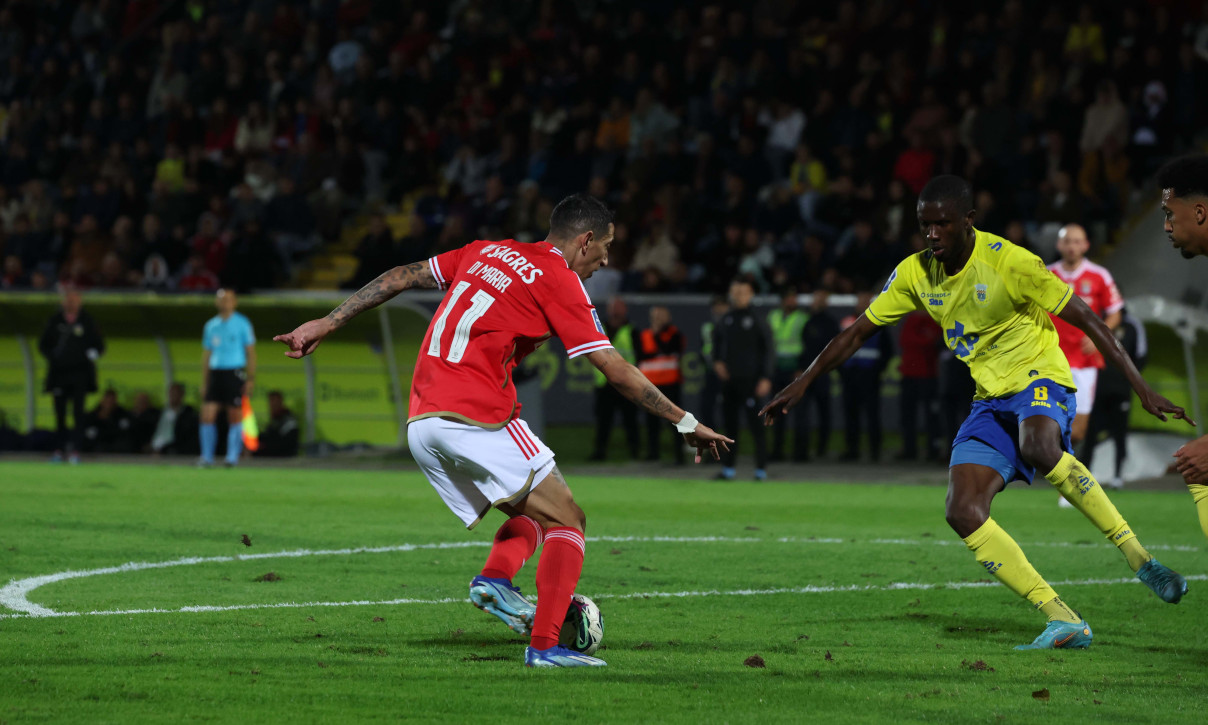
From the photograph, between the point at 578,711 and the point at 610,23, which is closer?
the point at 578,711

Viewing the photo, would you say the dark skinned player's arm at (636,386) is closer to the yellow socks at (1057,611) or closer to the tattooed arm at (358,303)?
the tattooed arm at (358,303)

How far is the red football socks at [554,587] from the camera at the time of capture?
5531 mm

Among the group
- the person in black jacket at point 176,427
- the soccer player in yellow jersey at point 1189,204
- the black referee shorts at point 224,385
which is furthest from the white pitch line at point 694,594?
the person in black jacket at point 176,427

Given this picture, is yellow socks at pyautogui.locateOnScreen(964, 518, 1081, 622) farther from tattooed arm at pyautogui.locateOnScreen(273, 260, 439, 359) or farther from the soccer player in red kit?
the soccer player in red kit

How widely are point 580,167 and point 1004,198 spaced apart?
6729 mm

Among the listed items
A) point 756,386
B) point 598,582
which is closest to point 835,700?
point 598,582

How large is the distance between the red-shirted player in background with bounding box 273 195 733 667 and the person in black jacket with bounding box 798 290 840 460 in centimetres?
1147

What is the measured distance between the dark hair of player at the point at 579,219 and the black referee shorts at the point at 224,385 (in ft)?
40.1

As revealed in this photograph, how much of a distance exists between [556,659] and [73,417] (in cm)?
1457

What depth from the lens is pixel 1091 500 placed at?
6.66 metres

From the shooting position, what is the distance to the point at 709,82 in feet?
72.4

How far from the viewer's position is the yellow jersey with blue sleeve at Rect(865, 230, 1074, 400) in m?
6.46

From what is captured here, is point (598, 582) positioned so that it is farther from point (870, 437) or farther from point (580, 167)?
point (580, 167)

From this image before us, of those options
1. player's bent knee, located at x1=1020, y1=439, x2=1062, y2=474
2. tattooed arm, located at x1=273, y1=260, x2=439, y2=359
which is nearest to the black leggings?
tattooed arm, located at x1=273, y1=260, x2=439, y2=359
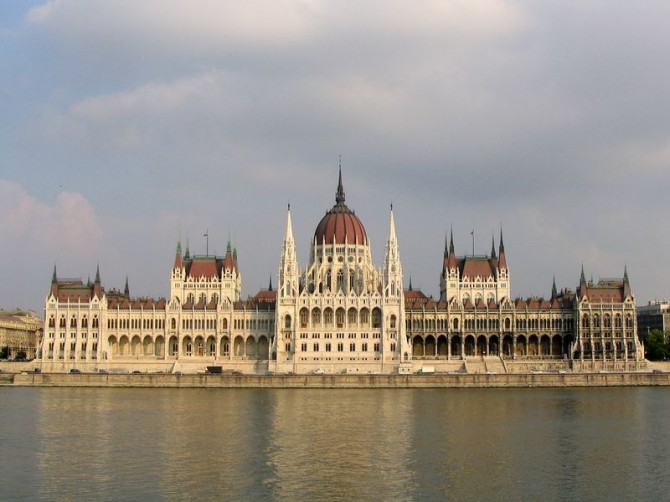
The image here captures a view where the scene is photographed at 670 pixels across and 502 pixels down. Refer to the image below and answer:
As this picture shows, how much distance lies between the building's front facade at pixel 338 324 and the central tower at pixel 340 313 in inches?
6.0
+++
_Task to complete:_
Copy out the records above with each "yellow socks" swapped for "green socks" and nothing else altered, leaving out the pictures.

_Expected output:_
From the photograph, between the point at 578,711 and the point at 610,23, which is closer?
the point at 578,711

Viewing the photo, would you say the dark skinned player's arm at (636,386) is closer to the green socks at (1057,611) or closer to the tattooed arm at (358,303)?
the tattooed arm at (358,303)

How far is the red football socks at [554,587] from the camera at the time of capture?
5531 mm

Among the group
- the person in black jacket at point 176,427
- the soccer player in yellow jersey at point 1189,204
- the black referee shorts at point 224,385
which is furthest from the white pitch line at point 694,594?
the person in black jacket at point 176,427

Given this picture, is green socks at pyautogui.locateOnScreen(964, 518, 1081, 622) farther from tattooed arm at pyautogui.locateOnScreen(273, 260, 439, 359) or farther from the soccer player in red kit?
the soccer player in red kit

How widely are point 580,167 and point 1004,198 spaced apart?
6729 mm

Among the listed items
A) point 756,386
B) point 598,582
which is closest to point 835,700?
point 598,582

How large is the distance between the red-shirted player in background with bounding box 273 195 733 667 and the person in black jacket with bounding box 798 290 840 460 in centimetres?
1147

What is the measured distance between the dark hair of player at the point at 579,219 and the black referee shorts at the point at 224,385 (in ft)?
40.1

As revealed in this photograph, how much of a distance exists between [556,659] and [73,417] (in cm)?
1457

What depth from the lens is pixel 1091 500 placed at?
6.66 metres

From the shooting position, what is the distance to the point at 709,82 in feet?
72.4

How far from the viewer's position is the yellow jersey with blue sleeve at Rect(865, 230, 1074, 400) in m?
6.46

From what is captured here, is point (598, 582) positioned so that it is farther from point (870, 437) or farther from point (580, 167)?
point (580, 167)

From this image before us, of those options
1. player's bent knee, located at x1=1020, y1=439, x2=1062, y2=474
2. tattooed arm, located at x1=273, y1=260, x2=439, y2=359
which is nearest to the black leggings?
tattooed arm, located at x1=273, y1=260, x2=439, y2=359
The image here captures a view where the scene is photographed at 670 pixels across and 502 pixels down. Refer to the image below and answer:
As this picture shows, how much distance lies between the building's front facade at pixel 338 324 and the central tower at pixel 340 313 in inches?
6.0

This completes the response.